_Compiti da svolgere_.
1) Secondo il brano sui figli adottati a scuola, quanto tempo richiede completare l'integrazione?
2) Scrivi il seguito del brano sui figli adottati a scuola, partendo dopo la sua ultima frase.

_Brano di partenza_.
C’è da aggiungere che, anche le prestazioni scolastiche, come tutto il loro modo di essere, risentono della cultura nella quale sono nati o vissuti prima di essere adottati, perché, comunque esistono sempre le trasmissioni televisive, i sapori e gli odori che si portano dentro, i modi di dire o di fare …con cui hanno vissuto, che sono parte di loro.
A distanza di anni, noi genitori adottivi abbiamo anche capito che, la difficoltà più grande è quella che si potrebbe definire una corsa agli ostacoli, perché i nostri figli, mentre stanno superando una difficoltà per raggiungere gli altri… gli altri sono già andati avanti. Giustamente i programmi didattici vanno rispettati.
Alla fine di ogni anno scolastico i progressi rispetto all’anno precedente ci sono ma, per arrivare almeno agli obiettivi minimi richiesti di tutte le materie, bisogna saper aspettare.
Completare l’integrazione richiede anni. La vita a scuola dei figli adottati, ma come, del resto, di tutti i bambini/ragazzi che crescono, rappresenta un passaggio obbligato negli anni della loro formazione/educazione, quindi nell’infanzia e nell’adolescenza. Questo permette anche a loro, i bambini/ragazzi adottati, di misurarsi con i loro compagni, riflettendosi nei loro compagni, condividendo gli stessi giochi, le passioni, lo sport, le paure, i bisogni, i desideri quotidianamente, diventando così, loro stessi, i figli adottati, figli del loro tempo, figli della loro cultura…..

_Dati forniti_.
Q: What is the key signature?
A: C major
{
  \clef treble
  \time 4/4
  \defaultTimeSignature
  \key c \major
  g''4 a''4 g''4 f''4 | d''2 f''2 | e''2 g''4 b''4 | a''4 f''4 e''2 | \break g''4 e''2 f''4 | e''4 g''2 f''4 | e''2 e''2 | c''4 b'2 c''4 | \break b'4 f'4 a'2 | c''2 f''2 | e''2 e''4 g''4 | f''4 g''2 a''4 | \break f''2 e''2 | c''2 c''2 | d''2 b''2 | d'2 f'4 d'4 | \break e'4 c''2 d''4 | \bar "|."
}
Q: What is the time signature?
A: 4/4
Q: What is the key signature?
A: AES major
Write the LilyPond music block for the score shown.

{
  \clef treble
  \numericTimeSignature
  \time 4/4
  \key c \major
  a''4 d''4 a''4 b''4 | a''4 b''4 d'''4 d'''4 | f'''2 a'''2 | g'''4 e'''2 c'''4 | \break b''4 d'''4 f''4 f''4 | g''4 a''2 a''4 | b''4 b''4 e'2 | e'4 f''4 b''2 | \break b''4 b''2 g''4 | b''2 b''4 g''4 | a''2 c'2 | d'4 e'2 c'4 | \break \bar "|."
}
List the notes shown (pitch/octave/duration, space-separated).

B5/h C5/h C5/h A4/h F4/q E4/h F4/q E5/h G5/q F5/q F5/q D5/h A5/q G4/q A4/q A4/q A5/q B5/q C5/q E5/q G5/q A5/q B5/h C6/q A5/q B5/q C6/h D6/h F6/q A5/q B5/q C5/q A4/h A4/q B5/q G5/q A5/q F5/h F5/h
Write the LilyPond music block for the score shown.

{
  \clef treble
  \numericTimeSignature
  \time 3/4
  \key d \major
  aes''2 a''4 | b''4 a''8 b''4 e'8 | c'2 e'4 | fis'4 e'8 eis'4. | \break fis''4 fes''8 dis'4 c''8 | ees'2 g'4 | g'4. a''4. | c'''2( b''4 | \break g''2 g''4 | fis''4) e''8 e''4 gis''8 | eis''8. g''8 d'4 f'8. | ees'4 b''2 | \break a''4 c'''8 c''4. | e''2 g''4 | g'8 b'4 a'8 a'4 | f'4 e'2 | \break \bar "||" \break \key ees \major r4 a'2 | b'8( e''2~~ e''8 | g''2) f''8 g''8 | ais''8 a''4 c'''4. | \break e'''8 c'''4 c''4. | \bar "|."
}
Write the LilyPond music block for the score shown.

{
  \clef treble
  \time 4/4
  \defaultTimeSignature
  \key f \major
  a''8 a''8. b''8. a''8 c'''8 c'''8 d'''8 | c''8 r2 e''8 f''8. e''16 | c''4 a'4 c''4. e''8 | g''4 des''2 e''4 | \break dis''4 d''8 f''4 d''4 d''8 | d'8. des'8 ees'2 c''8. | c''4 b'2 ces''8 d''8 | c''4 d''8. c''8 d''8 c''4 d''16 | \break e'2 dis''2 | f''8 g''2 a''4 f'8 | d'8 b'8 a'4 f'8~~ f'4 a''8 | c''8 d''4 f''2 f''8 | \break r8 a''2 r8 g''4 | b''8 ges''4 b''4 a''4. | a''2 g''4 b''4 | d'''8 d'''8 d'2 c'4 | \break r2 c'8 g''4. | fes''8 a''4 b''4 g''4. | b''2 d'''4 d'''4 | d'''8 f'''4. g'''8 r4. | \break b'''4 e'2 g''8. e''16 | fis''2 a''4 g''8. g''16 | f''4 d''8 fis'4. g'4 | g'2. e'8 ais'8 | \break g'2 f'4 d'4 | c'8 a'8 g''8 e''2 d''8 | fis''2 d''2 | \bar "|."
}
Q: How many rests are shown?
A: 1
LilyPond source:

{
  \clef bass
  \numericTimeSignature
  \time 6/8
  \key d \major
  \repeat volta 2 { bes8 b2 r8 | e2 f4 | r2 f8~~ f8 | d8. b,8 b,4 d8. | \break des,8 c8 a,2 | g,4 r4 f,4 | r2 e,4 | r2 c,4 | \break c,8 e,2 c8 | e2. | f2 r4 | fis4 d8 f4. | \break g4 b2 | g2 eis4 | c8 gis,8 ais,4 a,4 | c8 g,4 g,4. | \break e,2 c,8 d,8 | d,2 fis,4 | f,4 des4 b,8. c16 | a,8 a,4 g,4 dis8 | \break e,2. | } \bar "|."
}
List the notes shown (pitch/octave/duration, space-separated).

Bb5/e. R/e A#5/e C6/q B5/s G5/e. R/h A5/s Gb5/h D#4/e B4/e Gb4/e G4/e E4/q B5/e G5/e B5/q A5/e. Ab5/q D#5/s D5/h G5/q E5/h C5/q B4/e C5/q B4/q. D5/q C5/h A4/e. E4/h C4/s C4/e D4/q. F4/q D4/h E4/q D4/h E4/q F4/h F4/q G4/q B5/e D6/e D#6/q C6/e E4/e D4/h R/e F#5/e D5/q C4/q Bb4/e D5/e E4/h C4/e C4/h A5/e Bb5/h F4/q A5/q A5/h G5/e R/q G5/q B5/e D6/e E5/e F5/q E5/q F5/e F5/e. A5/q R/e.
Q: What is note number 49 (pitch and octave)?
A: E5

_Soluzioni degli esercizi_.
1) Completare l'integrazione richiede anni.

2)
Loro, ancora alle superiori, devono sempre fare dei passi indietro, a volte grandi, a volte piccoli, per acquisire capacità, metodo ed abilità, ma anche con la loro interiorità che ancora li distoglie dallo studio, cioè, quando con le loro modalità, raggiungono nel tempo, la consapevolezza delle proprie capacità… ma insieme al proprio sé…. è il traguardo… ma non quello finale…. quello per partire di nuovo….
Ed è proprio qui che spesso il cammino si può interrompere. Tutti i ragazzi incontrano problemi nell’adolescenza, ma quelli adottati iniziano anche a fare i conti con il trauma dell’abbandono. I progressi fatti si bloccano, le domande che nella loro mente turbinano non trovano risposta. Sono stato cattivo? E’ colpa mia se mi hanno abbandonato? Perché? Chi sono? Da dove vengo? Possono diventare oppositivi e aggressivi.
Quello che tentiamo di far capire ai docenti, come famiglie adottive, è di abbandonare automatismi nell’approccio a questi ragazzi, e di avere fiducia e ancora fiducia. Se verranno usati schemi didattici classici o dato troppo peso agli aspetti comportamentali, i nostri figli non avranno alcuna possibilità. Loro hanno bisogno di più tempo.
Quando li guardi, così grandi, ben inseriti… parlano bene l’italiano, magari il dialetto del posto, sembrano come gli altri…. dall’esterno viene troppo facile pensare “…ma in fondo cosa gli manca?……sono ragazzi fortunati che devono essere grati….”.
E’ assolutamente necessario capire che, nella loro mente quelle domande riempiono tutti i loro pensieri, gli diventa impossibile concentrarsi sullo studio, e che dentro, nel profondo, si sentono delle nullità.
Per questo bisogna fare uno sforzo affinché anche questi ragazzi abbiano una chance di riuscita.
L’esperienza di genitori che ci sono passati, racconta che ad un certo punto, la mente si rasserena, ma nel frattempo, troppo spesso, la scuola è stata abbandonata.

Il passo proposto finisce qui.